# [Provided passage]
(begin)

Despite the hype, we won’t ever know the real impact of Nick Griffin’s appearance on BBC’s Question Time. Like any other small party, the BNP’s vote is contingent on how people feel about the major parties. We know very little more about the British National Party, or its future, than we did before. We may, however, have learned some valuable lessons about how to argue with them—or more precisely, how not to.

Back in 2007, when I was interning on a national broadsheet, I went to the party’s local election press launch at a pub in Dagenham. It turned out I was the only journalist to attend. The experience bordered somewhere between the terrifying and the absurd. At Dagenham East tube, I was ceremoniously greeted by seven or eight big men in black suits, shaved heads and black sunglasses and taken to a pub swathed in the flags of St George. The function room inside had been transformed into something resembling a medieval court; when Nick Griffin was led in by a procession of flag bearers to a robust fanfare, we all rose. At one point during the proceedings Griffin asked me to stand up and take a bow for being the only journalist “brave enough” to show up.

Now that the BBC has been “brave enough” to entertain Griffin too, he has finally found a national platform to say—almost verbatim—the farcical things he said in that pub back in 2007, that “Islam is a wicked and vicious faith,” that the sight of “two men kissing is creepy,” that Britain should be home only to its own “indigenous peoples” (something he utterly failed to define). No surprises there, then: Nick Griffin is still not a mainstream politician, and his policies don’t make sense.

What was striking, however, were the similarities between the BBC studio audience and that pub audience back in 2007: the liberal outrage voiced by the panel and audience was so homogeneous that it quite chillingly reminded me of the same, unquestioning accord held by those who turned up to see Griffin in Dagenham. The only difference is that I happen to side with the liberals. To someone who doesn’t, the show must have looked like a stitch-up.

After the launch in 2007, I interviewed Griffin on a picnic bench in the pub’s garden. He was very much like how he appeared on television last night; a man, seemingly a little uncomfortable with his weight and diminutive stature, prone to nervous laughter and fond of splitting semantic hairs. (The only big change was the backdrop; instead of black-suited minders hovering nearby, there was Bonnie Greer, leaning disdainfully into her chair with her back to him, dropping in the occasional history lesson.) As we sat in the garden, Griffin told me how the launch the previous year had been packed full of cameras, microphones and journalists taking notes. “Why has no one apart from you showed up this time?” he asked. “It’s a conspiracy.”

It may have been a conspiracy, of sorts. In the days preceding my date with Griffin there had been a feeling across the media, and certainly in the newsroom where I was interning, that the BNP should not be given “oxygen”: that the publicity they had had the previous year had helped them win seats, and that they should not get the same assistance again. Which is why, presumably, the paper only sent an intern, hedging their bets that they weren’t going to cover it. And this theory seemed to bear out: my interview with Griffin was never published, relatively little coverage of the BNP appeared elsewhere and in that election, despite high expectations, the party made no significant gains.

(end)

# [Set of tasks]
• a. In the piece about Nick Griffin's Question Time appearance, where was the BNP's 2007 local election press launch held?
• b. Continue the piece about Nick Griffin's Question Time appearance from its final sentence.
The listing that comes next isn't needed for anything here.

# [Entries shown]
(begin)

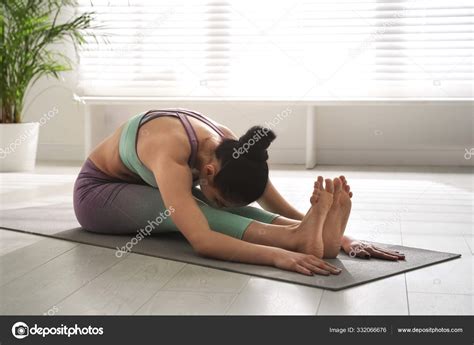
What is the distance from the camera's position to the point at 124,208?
9.24ft

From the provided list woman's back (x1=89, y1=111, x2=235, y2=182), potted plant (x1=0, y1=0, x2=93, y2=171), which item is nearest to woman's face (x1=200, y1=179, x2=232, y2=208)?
woman's back (x1=89, y1=111, x2=235, y2=182)

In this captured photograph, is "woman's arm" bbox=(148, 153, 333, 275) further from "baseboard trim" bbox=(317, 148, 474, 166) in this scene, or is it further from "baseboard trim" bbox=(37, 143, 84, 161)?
"baseboard trim" bbox=(37, 143, 84, 161)

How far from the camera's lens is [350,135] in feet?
17.4

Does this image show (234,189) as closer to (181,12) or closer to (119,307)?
(119,307)

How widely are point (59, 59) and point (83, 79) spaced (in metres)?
0.21

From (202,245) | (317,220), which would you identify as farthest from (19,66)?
(317,220)

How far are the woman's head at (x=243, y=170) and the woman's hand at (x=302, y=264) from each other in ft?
0.64

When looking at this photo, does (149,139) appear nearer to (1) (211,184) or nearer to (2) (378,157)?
(1) (211,184)

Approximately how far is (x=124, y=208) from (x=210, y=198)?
17.1 inches

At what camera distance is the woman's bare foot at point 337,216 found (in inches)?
96.9

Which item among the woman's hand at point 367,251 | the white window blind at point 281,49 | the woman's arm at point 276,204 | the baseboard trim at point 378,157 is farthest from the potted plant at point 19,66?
the woman's hand at point 367,251

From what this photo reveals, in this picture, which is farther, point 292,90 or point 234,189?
point 292,90
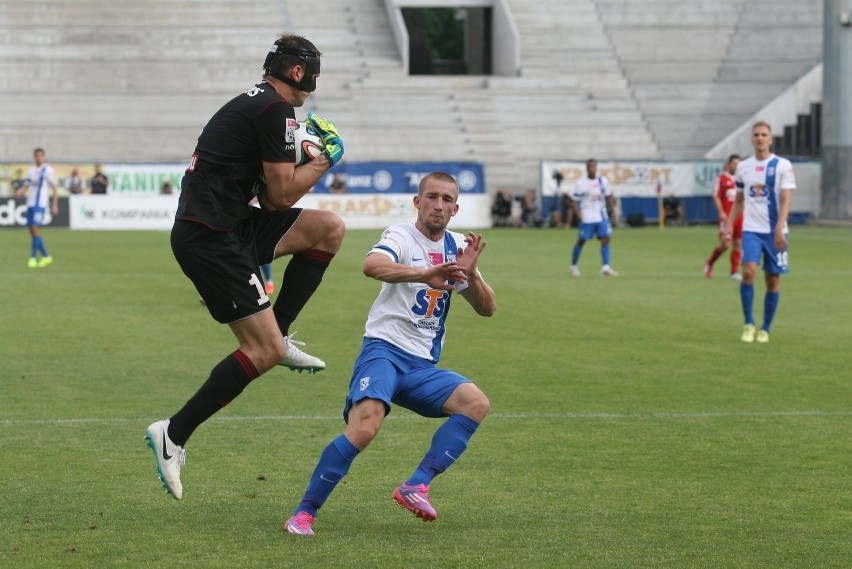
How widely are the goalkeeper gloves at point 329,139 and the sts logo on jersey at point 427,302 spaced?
0.74 m

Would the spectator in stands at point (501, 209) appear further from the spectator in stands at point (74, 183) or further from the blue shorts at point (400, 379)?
the blue shorts at point (400, 379)

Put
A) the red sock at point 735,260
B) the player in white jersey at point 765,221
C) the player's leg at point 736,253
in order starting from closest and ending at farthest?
the player in white jersey at point 765,221, the player's leg at point 736,253, the red sock at point 735,260

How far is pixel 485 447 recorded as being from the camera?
8430 mm

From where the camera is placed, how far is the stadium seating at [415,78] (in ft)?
153

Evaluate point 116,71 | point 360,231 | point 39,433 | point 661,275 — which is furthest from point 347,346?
point 116,71

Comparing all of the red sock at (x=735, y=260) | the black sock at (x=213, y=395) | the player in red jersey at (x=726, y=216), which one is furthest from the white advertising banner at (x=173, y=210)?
the black sock at (x=213, y=395)

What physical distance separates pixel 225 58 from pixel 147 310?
3363 centimetres

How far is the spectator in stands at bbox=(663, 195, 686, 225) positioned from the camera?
43438 millimetres

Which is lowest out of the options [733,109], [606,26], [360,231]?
[360,231]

(end)

# [Expected responses]
• a. At a pub in Dagenham.

• b.
Given this precedent, did allowing Griffin onto a platform as large as Question Time risk boosting the BNP’s support? Yes, undoubtedly. The reason, however, may not be the fact of his appearance, but rather the manner in which it was handled. No matter how repellent one finds Griffin and everything he stands for, the show did degenerate, as one BNP spokesperson put it, into “have a go at Nick Griffin time”—and this is both lazy and dangerous. Instead of being pressed on issues, a series of questions were shouted at him in a manner less resembling political debate, and more, as Andrew Neill later put it, karaoke. What made it worse was that other members of the panel dodged and evaded questions when it suited them as much as Griffin did; when asked if the rise of the BNP was due in part to new Labour’s misguided immigration policies, Jack Straw fudged his response almost as shamelessly as Griffin did when challenged about his Holocaust denial.

Tory peer Sayeeda Warsi claimed that the event had been a success because Griffin had not been able to put forward “the PR version of what he says.” Sadly, having seen him roll out exactly the same argument to his party faithful in Dagenham, I’d have to disagree. He kept to the routine he has practised for many years and, in the process, managed to look like a victim. Of sorts.

To be fair, it’s not easy interviewing Nick Griffin. I found it difficult to get him to say anything that was explicitly racist, though most of it was casually vile. At the end of our chat, I asked him if he ever became prime minister, he would let me stay in the country. “But you’re British,” he said. “Of course you could.” When I told him I was American and probably of mixed racial ancestry, he seemed flustered and replied that it was obvious that I had “culturally assimilated,” so my staying wouldn’t be a problem. I had to laugh. And when I laughed, that was the only minute that he seemed genuinely thrown.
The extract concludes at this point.